A Cásper é um pedaço da minha história de vida

Por: Bárbara Muniz, 2º ano de Jornalismo

O semblante sereno e alegre logo entrega a simpatia e a leveza de espírito da recém-contratada professora de Língua Portuguesa ao corpo docente da Cásper Líbero

Marina Ruivo leciona para os cursos de Publicidade e Propaganda e Relações Públicas, porém a sua relação com a instituição começou muito antes do que se pode imaginar: “Há algo bem sentimental. Desde criança a Cásper era uma referência para mim, porque a minha mãe estudou Jornalismo aqui. É um pedaço que faz parte da minha história de vida”.

Em meio à movimentação dos alunos e funcionários pelo 3º andar da faculdade ao fim de uma tarde de terça-feira, a professora iniciou uma narrativa sobre a sua trajetória da academia até às salas de aula Casperianas – e, assim, inverteu os papéis com os quais conviveu por grande parte da carreira científica: naquele momento ela seria a fonte, a entrevistada.

Chegar ao magistério não era a ideia inicial de Marina, que, aliás, afirmou que essa questão surgiu em sua vida de uma maneira um tanto… contraditória. Em um momento do seu Ensino Médio, quando um dos seus professores notou e comentou sobre o talento da jovem estudante para ajudar a elucidar os enunciados para os seus colegas, usando inclusive da lousa, ela rebateu de imediato a ideia de ser professora, mencionada por ele. Entre risos, ela disse que, até então, não desejava ser professora e nem imaginava isso para si.

O que ela gostava mesmo era de pesquisar. Desde o princípio foi esse o seu objetivo. E, assim que ingressou na Faculdade de Filosofia, Letras e Ciências Humanas da Universidade de São Paulo (FFLCH-USP), concentrou-se na busca do seu possível objeto de pesquisa. Sabia que trabalharia com literatura (uma das suas maiores paixões) e, em especial, com romances – e, a partir dessa premissa, foram várias as descobertas no âmbito acadêmico, que marcaram muitas das suas escolhas pessoais.

Aos 18 anos, passou pela experiência de substituir uma antiga professora em uma escola pública e percebeu que o retorno dos alunos não era nada parecido com o que ela esperava – o que, sinceramente, ela enxerga hoje como algo ótimo: “Era uma escola na Vila Anastácio. Cheguei com a maior boa vontade, com ideias novas. E foi um choque de realidade muito grande; não conseguia impor uma figura de autoridade para aqueles irrequietos os alunos. Foi uma experiência traumática. Mas também, a partir daí me veio a ideia de que as coisas podem mudar pela educação e embarquei nesse universo!” Foi uma oportunidade para “abrir a cabeça”, revisar e questionar valores para, então, concluir que era necessário amadurecer.

Contudo, a carreira como professora no Ensino Superior apenas começou a se esboçar depois de muitas passagens e vivências: a estadia no Crusp (Conjunto Residencial da USP), o aprendizado na Secretaria Municipal de Cultura como revisora de textos, os trabalhos com o mestrado, o doutorado e a chegada do primeiro filho, que coincidiu com o período de pesquisa da sua tese.
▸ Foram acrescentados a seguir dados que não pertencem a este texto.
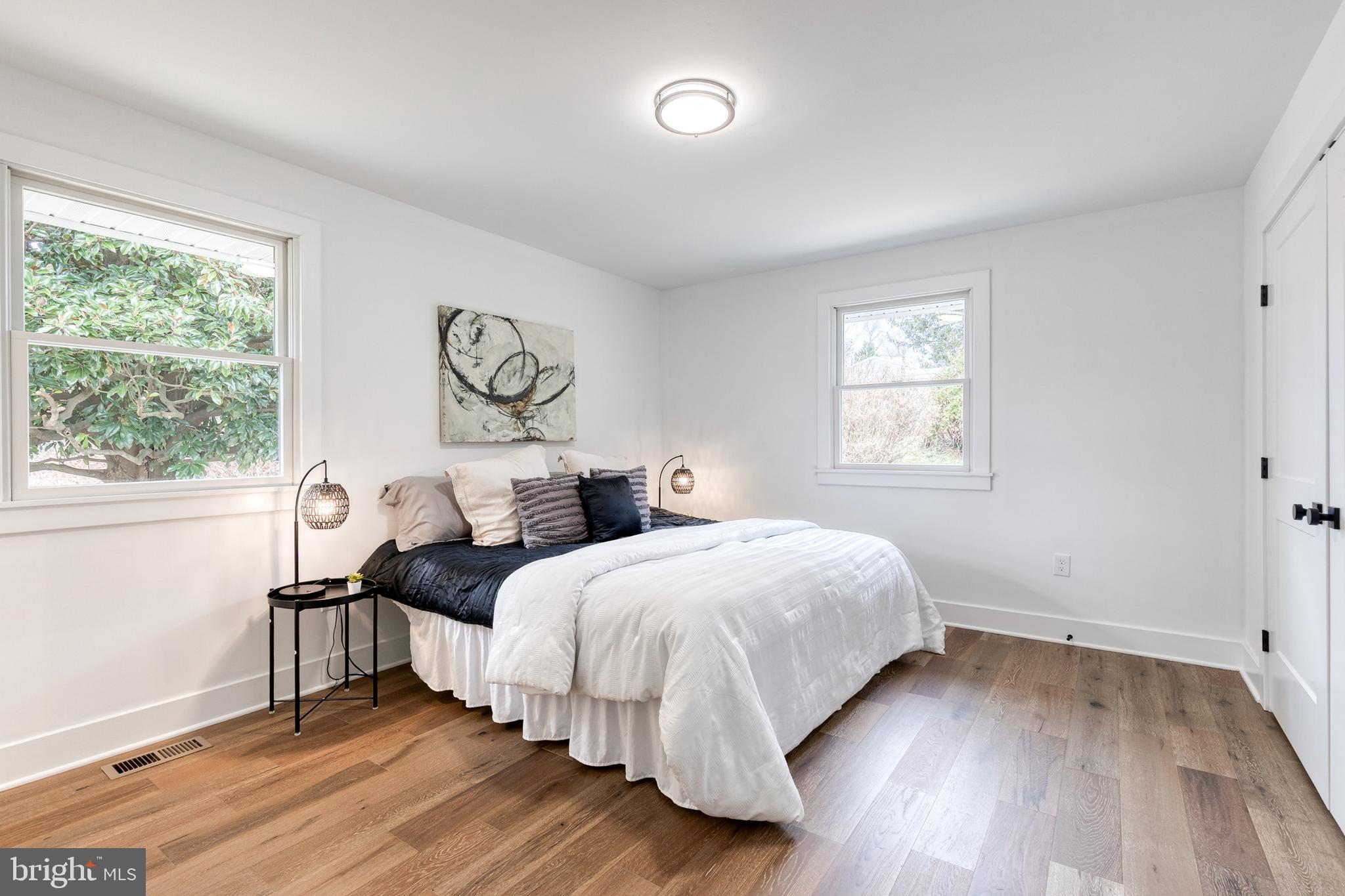 PERRY HALL - Residential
Somente no ano de 2013 a pós-graduação e a graduação da Unimonte, na cidade de Santos, a recebiam como docente e, em 2015, a Cásper Líbero também.

Especificamente sobre os alunos de comunicação Casperianos, a professora não hesitou: eles a impressionaram, e ela tem gostado muito de participar dessa troca que faz parte do ambiente da sala de aula, desse diálogo que se estabeleceu tão espontaneamente.

Tratando da recepção da Cásper, Marina se diverte ao contar como as primeiras semanas de aula já marcaram a sua presença na instituição. Míope, ela acidentalmente sentou-se em cima dos seus óculos de grau: a lente saiu, as hastes ficaram levantadas. Não seria cogitável dar aula para 50 alunos sem enxergar nada. E, como a rotina corrida a impediu de consertar rapidamente os seus óculos, ela passou o dia pondo e tirando os óculos escuros (de grau), mesmo no ambiente fechado da faculdade – e esqueceu de avisar uma turma do curso de Publicidade sobre o incidente. Assim que sacou os óculos escuros para olhar para os alunos em sala, um deles também colocou os próprios óculos escuros, e levou praticamente todos os alunos a fazerem o mesmo em plena aula. A situação rendeu muitas fotos e risadas.

E o futuro? Marina pretende continuar a desenvolver pesquisas, pois, de acordo com ela, isso alimenta a alma e, por conseguinte, o trabalho em sala de aula fica mais produtivo – é essencial estudar sempre.